Mais tarde, nessa noite, estávamos a descarregar juntas a máquina da louça, ela de um lado, eu do outro. Inconscientemente, passei-lhe uma faca afiada para guardar.

"Mãe, tem a certeza que pode confiar em mim com isto na mão?" perguntou ela, trocista.

Eu tinha-me aguentado muito bem até àquele momento, pelo menos à frente dela, mas comecei a soluçar incontrolavelmente quando Marisa disse aquilo.

Ela ficou surpreendida e deu-me um abraço.

"Eu vou ficar bem." prometeu.

Comecei os jantares de terça-feira, para os quais convidava toda a gente que conhecíamos e que sabia que não se importaria com a cena caótica de um jantar de família durante a semana. Às vezes apareciam três pessoas, outras vezes eram 20 e comíamos o tipo de comida simples que uma mãe trabalhadora consegue arranjar entre as 17.00, quando chega a casa, e as 17.30, quando as pessoas começam a chegar.

Os pais dos amigos dela vinham com os filhos adolescentes e, pelo menos nessa noite, a casa ficava animada e cheia de gente. Eu queria que a vida viesse ter com ela. Queria que ela flutuasse na corrente de ligações ricas.

Outras noites estavam cheias de silêncios aborrecidos, delicados, pontuados por conflitos menores: eu a resistir ao impulso de perguntar como é que ela estava porque tinha medo do que poderia ouvir e ela numa luta corajosa para tentar entender a adolescência.

Enquanto ela tocava viola no quarto eu ficava do lado de fora da porta fechada e tentava não espreitar, mas quando a música parava tinha de respirar fundo e lutar contra o pânico de não saber se ela ainda estaria bem.

Não era claro para ela se se deveria dar ao trabalho de crescer. Às vezes perguntava-me: "A mãe gosta da sua vida?" O tom da pergunta trazia implícito o julgamento que Marisa fazia da minha vida sem que tivesse de o dizer: a mãe mete--se no carro, trabalha num cubículo, faz as suas tarefas e está irremediavelmente solteira. Qual é o objetivo?

### TAREFA ESCRITA
Escreva o que vem a seguir no relato sobre Marisa e a mãe, a começar logo depois da última frase.

### EXCERTOS DA LISTAGEM
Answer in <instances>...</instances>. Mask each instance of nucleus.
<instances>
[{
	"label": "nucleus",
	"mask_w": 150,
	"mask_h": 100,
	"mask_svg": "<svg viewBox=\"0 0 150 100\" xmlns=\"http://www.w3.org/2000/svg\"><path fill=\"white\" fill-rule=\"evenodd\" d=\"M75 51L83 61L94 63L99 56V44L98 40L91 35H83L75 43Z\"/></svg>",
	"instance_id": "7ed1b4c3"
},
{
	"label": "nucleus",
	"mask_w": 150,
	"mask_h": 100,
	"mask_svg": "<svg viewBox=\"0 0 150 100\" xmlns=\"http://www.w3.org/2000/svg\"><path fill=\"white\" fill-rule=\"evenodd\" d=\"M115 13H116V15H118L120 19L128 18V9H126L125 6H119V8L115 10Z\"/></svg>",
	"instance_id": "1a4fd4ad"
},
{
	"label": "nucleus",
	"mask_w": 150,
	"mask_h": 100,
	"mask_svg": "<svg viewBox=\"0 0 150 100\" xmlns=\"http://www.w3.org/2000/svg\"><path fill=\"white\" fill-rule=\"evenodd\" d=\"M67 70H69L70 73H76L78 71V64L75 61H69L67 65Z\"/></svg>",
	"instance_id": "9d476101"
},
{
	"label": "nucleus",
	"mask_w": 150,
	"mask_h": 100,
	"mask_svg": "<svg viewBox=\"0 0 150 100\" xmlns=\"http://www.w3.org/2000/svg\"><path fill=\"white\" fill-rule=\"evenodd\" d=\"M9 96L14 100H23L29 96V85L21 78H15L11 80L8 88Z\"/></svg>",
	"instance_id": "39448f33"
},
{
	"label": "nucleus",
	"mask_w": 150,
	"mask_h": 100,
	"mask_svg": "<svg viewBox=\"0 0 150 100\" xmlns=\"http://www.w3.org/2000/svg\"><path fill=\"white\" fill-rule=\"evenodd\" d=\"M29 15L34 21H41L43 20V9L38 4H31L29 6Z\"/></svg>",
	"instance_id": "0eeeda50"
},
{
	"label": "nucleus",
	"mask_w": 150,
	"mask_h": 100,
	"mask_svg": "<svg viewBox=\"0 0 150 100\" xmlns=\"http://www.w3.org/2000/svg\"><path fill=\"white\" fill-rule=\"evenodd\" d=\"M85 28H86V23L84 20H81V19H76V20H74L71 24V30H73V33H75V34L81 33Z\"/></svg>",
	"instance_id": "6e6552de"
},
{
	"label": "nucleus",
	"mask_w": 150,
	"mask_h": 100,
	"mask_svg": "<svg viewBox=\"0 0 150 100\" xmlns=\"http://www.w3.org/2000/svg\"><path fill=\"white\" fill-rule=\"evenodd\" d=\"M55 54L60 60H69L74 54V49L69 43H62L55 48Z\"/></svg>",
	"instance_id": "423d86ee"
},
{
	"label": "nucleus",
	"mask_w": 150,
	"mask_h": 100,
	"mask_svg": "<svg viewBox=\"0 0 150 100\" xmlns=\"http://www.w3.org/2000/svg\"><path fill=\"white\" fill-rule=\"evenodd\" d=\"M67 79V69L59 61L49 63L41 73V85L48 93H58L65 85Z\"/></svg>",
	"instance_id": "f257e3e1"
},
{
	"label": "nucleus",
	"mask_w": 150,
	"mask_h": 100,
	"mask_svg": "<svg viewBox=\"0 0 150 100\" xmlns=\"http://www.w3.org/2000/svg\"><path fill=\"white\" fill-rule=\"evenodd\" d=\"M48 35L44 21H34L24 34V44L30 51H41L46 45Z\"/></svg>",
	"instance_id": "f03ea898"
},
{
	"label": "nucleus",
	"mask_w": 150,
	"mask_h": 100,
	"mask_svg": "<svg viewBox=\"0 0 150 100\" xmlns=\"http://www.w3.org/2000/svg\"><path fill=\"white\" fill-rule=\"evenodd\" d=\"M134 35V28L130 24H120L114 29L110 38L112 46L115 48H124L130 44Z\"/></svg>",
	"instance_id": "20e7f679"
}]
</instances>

--

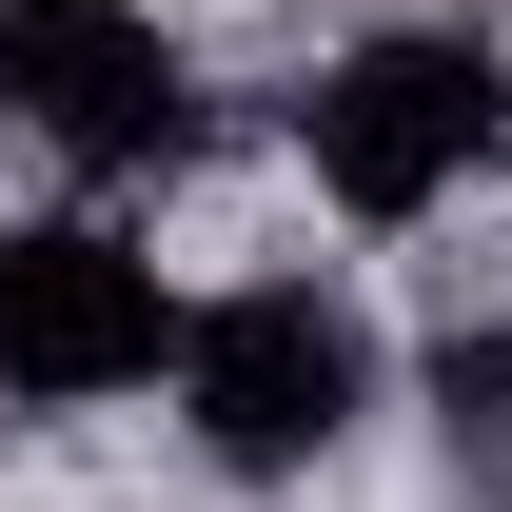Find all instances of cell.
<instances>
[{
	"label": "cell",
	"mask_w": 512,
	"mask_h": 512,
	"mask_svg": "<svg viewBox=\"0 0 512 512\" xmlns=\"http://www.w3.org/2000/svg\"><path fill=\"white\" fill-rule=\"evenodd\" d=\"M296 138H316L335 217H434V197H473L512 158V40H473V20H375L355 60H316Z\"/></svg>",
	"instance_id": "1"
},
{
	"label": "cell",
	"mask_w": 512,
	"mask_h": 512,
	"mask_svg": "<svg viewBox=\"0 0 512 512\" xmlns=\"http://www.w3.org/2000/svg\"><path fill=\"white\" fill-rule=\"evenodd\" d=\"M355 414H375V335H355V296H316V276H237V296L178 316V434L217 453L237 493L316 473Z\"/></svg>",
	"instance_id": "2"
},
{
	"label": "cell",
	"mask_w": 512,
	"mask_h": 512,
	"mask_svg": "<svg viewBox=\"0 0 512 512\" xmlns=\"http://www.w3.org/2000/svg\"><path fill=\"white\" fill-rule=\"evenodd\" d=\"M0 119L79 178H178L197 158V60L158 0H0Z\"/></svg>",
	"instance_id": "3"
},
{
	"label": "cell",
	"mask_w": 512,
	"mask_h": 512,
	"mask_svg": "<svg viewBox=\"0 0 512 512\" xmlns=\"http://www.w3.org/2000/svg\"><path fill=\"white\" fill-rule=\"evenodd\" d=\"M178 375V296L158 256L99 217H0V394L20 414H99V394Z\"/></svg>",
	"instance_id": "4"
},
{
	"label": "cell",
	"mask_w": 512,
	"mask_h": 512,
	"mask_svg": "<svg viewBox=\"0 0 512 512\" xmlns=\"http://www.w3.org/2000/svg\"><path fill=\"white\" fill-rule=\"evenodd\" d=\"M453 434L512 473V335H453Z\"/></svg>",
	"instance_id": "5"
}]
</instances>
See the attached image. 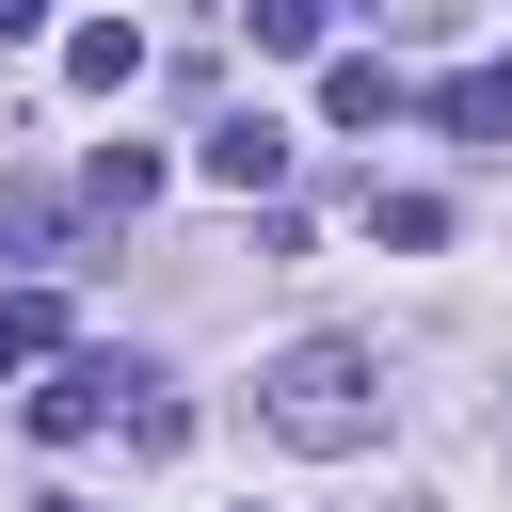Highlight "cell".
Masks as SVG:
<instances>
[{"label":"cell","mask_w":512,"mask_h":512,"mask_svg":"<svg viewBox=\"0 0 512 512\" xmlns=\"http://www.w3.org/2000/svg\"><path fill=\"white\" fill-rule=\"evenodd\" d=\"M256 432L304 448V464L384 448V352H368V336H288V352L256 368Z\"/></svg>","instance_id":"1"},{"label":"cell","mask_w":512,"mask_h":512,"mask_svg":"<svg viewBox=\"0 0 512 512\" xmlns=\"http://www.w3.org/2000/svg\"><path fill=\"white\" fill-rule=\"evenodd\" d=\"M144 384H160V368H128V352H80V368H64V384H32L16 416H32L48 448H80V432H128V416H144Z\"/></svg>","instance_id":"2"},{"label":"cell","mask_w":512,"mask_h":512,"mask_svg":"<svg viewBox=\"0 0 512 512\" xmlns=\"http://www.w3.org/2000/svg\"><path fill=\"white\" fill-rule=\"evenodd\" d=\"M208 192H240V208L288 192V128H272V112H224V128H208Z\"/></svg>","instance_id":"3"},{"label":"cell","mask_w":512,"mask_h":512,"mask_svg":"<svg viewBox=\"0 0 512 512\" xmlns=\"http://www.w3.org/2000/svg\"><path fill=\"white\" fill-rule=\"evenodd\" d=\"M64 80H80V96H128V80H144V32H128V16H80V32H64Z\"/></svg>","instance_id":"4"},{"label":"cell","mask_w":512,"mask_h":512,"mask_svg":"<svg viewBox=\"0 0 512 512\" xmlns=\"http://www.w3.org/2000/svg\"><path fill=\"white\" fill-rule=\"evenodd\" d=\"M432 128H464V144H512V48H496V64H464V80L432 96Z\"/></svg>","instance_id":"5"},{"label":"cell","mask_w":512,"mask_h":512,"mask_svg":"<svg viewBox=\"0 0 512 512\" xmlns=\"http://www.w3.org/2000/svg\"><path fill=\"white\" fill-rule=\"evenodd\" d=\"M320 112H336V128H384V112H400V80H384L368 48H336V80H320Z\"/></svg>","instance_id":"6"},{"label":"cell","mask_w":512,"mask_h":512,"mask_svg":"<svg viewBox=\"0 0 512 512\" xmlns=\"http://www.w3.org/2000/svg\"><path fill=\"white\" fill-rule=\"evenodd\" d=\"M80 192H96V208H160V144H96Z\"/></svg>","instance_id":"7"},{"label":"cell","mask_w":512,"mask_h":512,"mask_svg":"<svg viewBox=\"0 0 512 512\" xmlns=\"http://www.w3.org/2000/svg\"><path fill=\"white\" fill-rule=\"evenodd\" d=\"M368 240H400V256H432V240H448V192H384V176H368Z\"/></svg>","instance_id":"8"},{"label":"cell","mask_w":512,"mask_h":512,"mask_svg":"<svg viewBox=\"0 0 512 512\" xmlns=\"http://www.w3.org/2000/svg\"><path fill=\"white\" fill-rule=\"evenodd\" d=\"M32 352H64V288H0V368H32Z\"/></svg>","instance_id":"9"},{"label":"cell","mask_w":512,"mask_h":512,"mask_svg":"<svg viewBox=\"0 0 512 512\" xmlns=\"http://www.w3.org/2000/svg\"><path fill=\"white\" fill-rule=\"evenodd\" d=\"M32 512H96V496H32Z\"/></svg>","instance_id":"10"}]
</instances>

### RESPOSTA AO EXERCÍCIO
Um dia, o meu filho chegou das aulas a falar sobre o vandalismo que tinha acontecido na escola básica.

"Alguém andou a pintar coisas com um spray de tinta por todo o pátio da escola", disse ele. "Coisas como, "Demasiados arbustos [Bushes] para muito poucas árvores"."

Olhei de lado para Marisa. Os olhos dela encontraram os meus e desviaram-se, confirmando as minhas suspeitas. Não sou fã de vandalismo, mas fiquei realmente feliz por saber que ela se importava tanto com alguma coisa.

Afinal, ela fez aquilo com um rapaz que foi apanhado e obrigado a pagar uma multa. Eu pedi à minha filha para ligar à família do rapaz e confessar, o que ela fez, e ofereceu-- se para pagar metade da multa, o que eles aceitaram.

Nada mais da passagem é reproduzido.